[Stored data entries]
=== Section Start ===

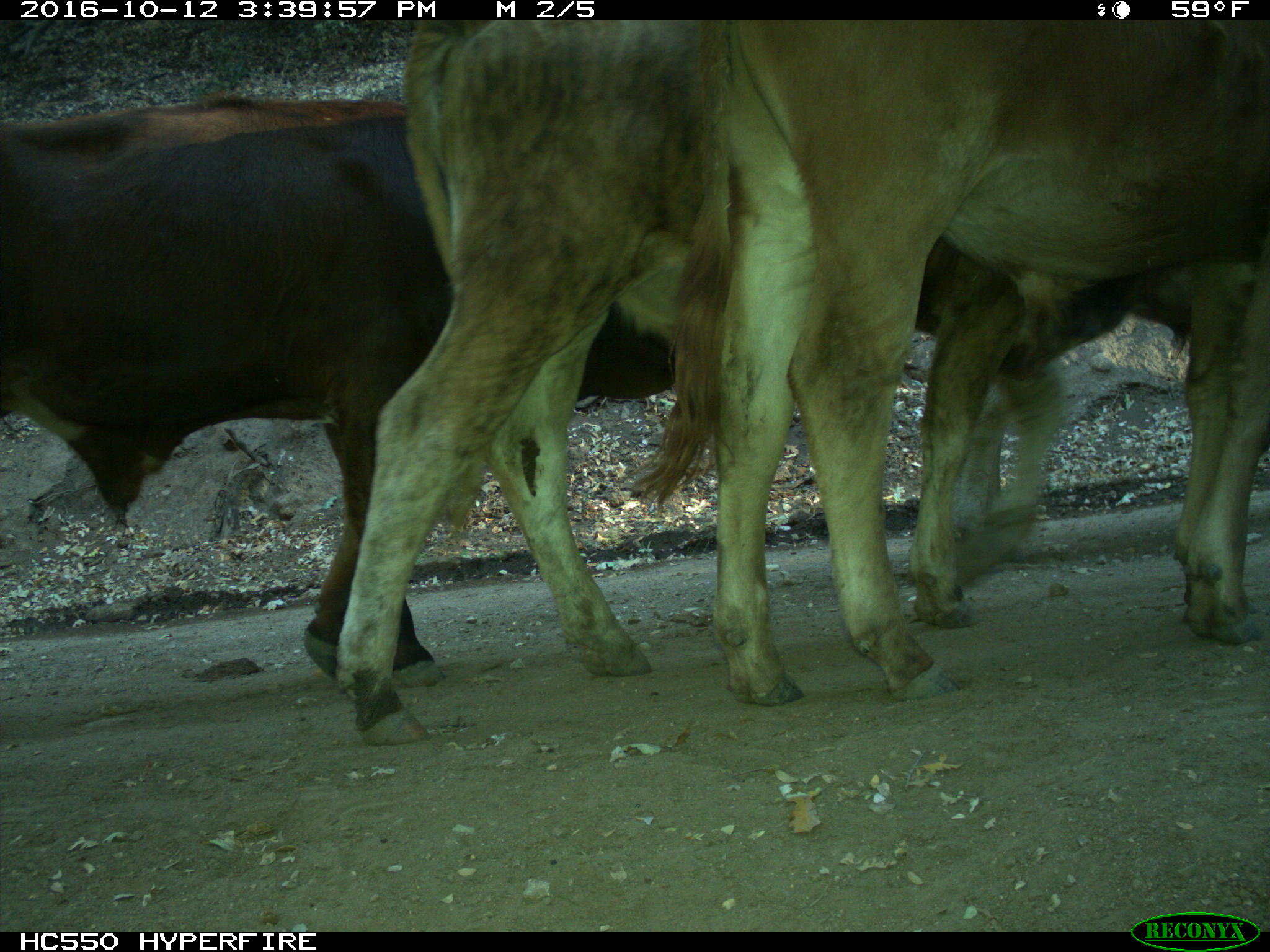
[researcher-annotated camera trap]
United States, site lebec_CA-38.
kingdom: Animalia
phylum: Chordata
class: Mammalia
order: Artiodactyla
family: Bovidae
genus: Bos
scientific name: Bos taurus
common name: domestic cow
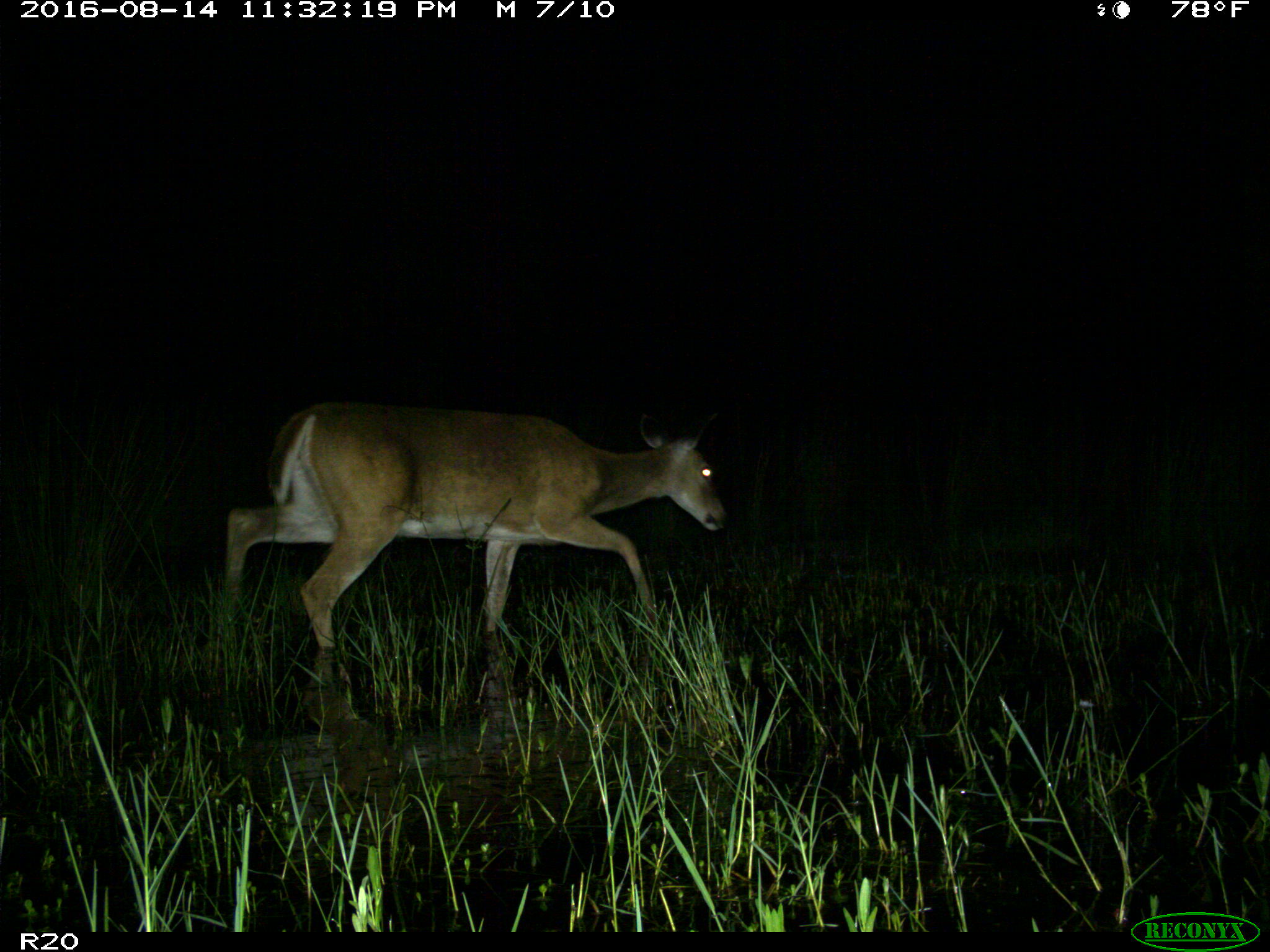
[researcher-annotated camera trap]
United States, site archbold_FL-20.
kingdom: Animalia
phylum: Chordata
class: Mammalia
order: Artiodactyla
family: Cervidae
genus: Odocoileus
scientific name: Odocoileus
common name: deer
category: unidentified deer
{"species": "unidentified deer (deer) (Odocoileus)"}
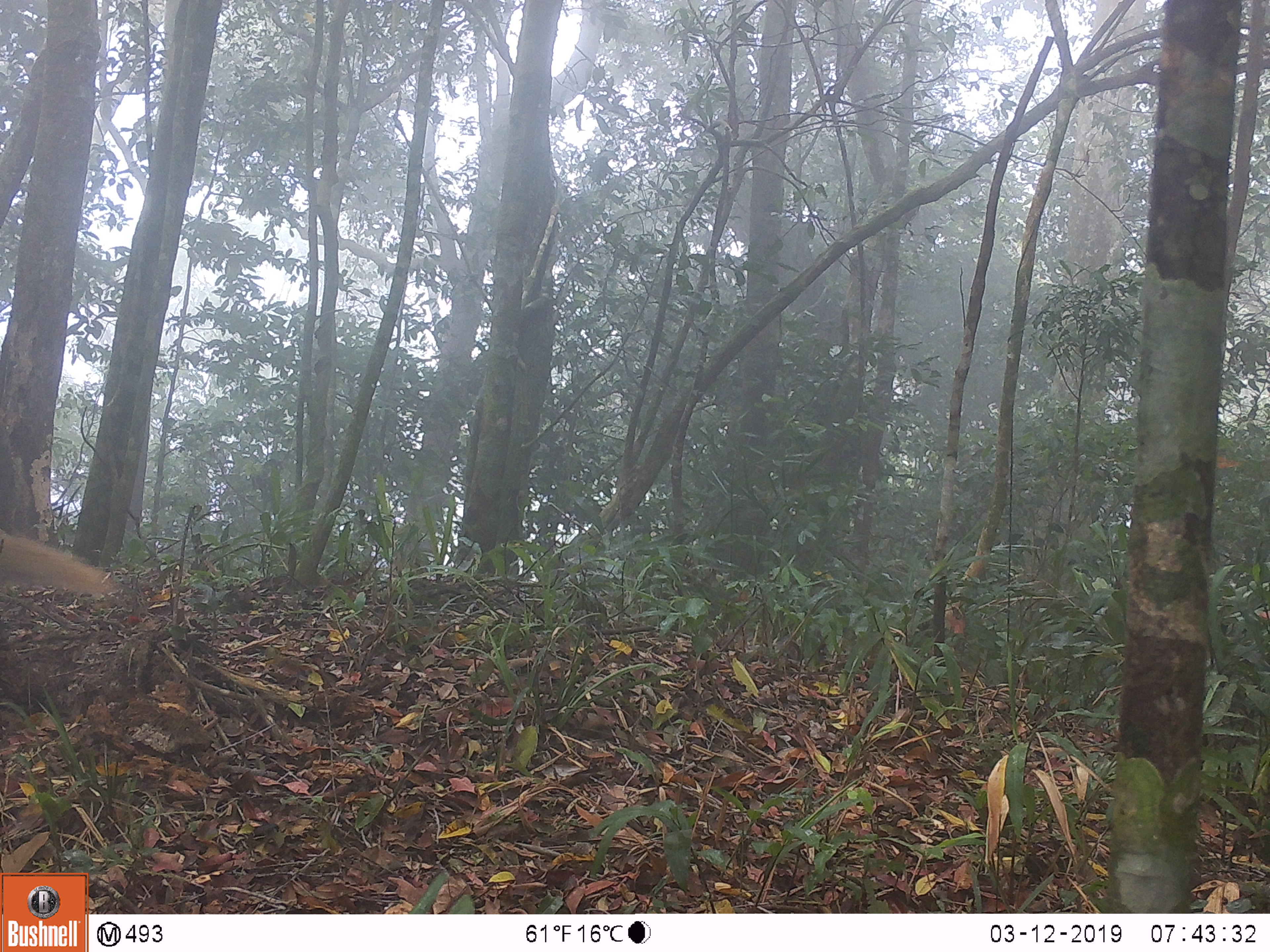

=== Section End ===

Your instructions
Return the entries above exactly as they appear. Pictures should not be copied.

Result of this task
[researcher-annotated camera trap]
United States, site lebec_CA-38.
kingdom: Animalia
phylum: Chordata
class: Mammalia
order: Artiodactyla
family: Bovidae
genus: Bos
scientific name: Bos taurus
common name: domestic cow
[researcher-annotated camera trap]
United States, site archbold_FL-20.
kingdom: Animalia
phylum: Chordata
class: Mammalia
order: Artiodactyla
family: Cervidae
genus: Odocoileus
scientific name: Odocoileus
common name: deer
category: unidentified deer
{"species": "unidentified deer (deer) (Odocoileus)"}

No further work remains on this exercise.